> [The task]: Rewrite the material below, putting "farthest" in place of "furthest" and leaving everything else the same.

> [Records to use]:

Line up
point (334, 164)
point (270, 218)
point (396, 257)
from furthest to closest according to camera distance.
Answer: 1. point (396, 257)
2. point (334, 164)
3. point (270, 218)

> [Response for this exercise]:
Line up
point (334, 164)
point (270, 218)
point (396, 257)
from farthest to closest according to camera distance.
Answer: 1. point (396, 257)
2. point (334, 164)
3. point (270, 218)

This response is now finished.